L’accostamento del discorso sull’accoglienza del discepolo a quello sulle esigenze del discepolato, strappa il discorso dell’accoglienza all’etica delle buone maniere.

La fecondità dell’accoglienza è espressa dal vangelo affermando che chi accoglie i discepoli di Gesù non resterà senza ricompensa. L’accoglienza, prima di essere materiale, è spirituale: è riconoscimento dell’identità dell’altro: profeta, giusto, discepolo.

È importante ricordare la dimensione umana dell’accoglienza di una persona, che richiede di mettere in atto gesti, attenzioni, premure, intelligenza dei bisogni dell’altro: l’accoglienza è sempre accoglienza di un corpo da parte di un altro corpo.

La realtà dell’amore non si misura su slanci affettivi, ma su questa effettività.
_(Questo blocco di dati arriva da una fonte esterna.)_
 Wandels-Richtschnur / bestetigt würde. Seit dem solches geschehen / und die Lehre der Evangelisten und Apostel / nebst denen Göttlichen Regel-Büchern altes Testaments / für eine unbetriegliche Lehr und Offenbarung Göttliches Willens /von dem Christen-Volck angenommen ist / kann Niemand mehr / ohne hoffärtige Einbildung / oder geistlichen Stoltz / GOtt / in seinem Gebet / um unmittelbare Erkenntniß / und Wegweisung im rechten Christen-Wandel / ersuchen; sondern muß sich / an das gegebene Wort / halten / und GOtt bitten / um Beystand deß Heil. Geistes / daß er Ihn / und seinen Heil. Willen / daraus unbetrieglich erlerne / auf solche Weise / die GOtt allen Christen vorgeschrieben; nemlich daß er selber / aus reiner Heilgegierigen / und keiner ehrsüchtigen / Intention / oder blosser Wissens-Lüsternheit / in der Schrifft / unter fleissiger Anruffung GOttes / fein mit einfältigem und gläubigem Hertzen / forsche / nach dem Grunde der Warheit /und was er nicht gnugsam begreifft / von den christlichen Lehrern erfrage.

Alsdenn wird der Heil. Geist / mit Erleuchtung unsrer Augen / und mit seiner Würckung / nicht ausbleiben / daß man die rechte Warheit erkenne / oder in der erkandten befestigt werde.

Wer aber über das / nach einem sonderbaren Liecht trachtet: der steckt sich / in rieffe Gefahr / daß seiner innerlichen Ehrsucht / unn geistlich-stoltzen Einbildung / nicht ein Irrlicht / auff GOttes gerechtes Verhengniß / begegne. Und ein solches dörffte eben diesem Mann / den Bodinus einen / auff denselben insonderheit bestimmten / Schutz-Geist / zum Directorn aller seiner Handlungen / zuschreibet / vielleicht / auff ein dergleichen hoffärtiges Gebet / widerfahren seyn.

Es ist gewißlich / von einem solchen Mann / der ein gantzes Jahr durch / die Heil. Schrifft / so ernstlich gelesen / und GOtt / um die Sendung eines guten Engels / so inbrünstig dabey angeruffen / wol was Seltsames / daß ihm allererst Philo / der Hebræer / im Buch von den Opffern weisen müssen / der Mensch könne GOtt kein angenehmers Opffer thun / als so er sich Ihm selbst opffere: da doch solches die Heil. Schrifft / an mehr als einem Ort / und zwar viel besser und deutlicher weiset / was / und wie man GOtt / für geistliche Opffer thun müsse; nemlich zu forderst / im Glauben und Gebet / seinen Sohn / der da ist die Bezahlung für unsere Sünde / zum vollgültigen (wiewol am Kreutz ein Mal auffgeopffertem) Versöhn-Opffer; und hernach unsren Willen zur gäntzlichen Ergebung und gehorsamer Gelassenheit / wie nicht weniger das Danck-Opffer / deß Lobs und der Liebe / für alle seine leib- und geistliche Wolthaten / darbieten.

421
E poiché noi non sappiamo mai chi incontriamo, chi ci è inviato, chi riceviamo, il lavoro di accoglienza richiede attenzione e discernimento, ascolto e osservazione per lasciarsi raggiungere e toccare dall’altro. Così l’incontro con l’altro diviene una visita che assomiglia a una rivelazione. Diviene una visitazione.

La missione è innanzitutto una questione di cuore e di interiorità: le scelte hanno senso e diventano testimonianza solo se da lì partono.

“I nemici dell’uomo saranno quelli della sua casa”, sono quelli di casa mia, sono quelli che abitano il mio cuore. Sono tanti gli abitanti del mio cuore e della mia vita. Sapere tutto ciò è innanzitutto cogliere ciò che di buono e di bello vi è in me e ciò che in me c’è di meno bello e di meno buono.

Sapere e conoscere i miei punti di forza e i miei punti deboli significa sapere con chi ho a che fare e sapere dove posso fare affidamento su di me. Quali sono le mie divisioni interiori che anziché favorire il mio desiderio di bene mi portano ad allontanarmi da questo non facendo il bene che desidero ma facendo invece il male che non desidero? Esperienze positive del passato creano in me un’area di libertà e di sufficiente fiducia in me stesso. Questo favorisce la mia capacità di bene e il mio realizzare tale bene. 

Esperienze che non sono state positive e gratificanti possono diventare degli impedimenti a perseguire il bene. Gesù è venuto a separarci da tutto non perché noi siamo gente senza storia e senza famiglia, ma per creare dentro di noi uno spazio di libertà dove ognuno prenda il suo vero posto.

Gesù che entra in noi crea divisione dal passato, ci porta ad una unità presente e futura. Crea unità in noi, ci dona la sua presenza positiva di fiducia, ci provoca ad avere fede in Lui e in noi stessi, ci invita a smettere di piangere sul nostro passato e a compiere un salto di libertà dove noi ridiventiamo protagonisti della nostra vita.

L’accoglienza di noi stessi diventa accoglienza vera dell’altro. L’altro troverà terreno buono perché anche lui cresca nella sua capacità di accoglienza della Parola.

Se la nostra azione è inficiata dal bisogno ossessivo di ricompensa, la nostra testimonianza e la nostra missionarietà, sarà orientata ad avere tale ricompensa. Se invece la nostra ricompensa è data dalla bellezza e soddisfazione del bicchiere di acqua dato con gratuità, ricompensa data dal non essere soli in questo ma accompagnati dal Cristo, allora il nostro agire avrà già in sé la ricompensa dovuta e non dovrà angariare l’altro per potere ricevere tale ricompensa.

La nostra ricompensa è già nel nostro cuore, tale ricompensa è Gesù in noi incarnato e da noi generato nella fraternità con Lui e nella figliolanza vera col Padre.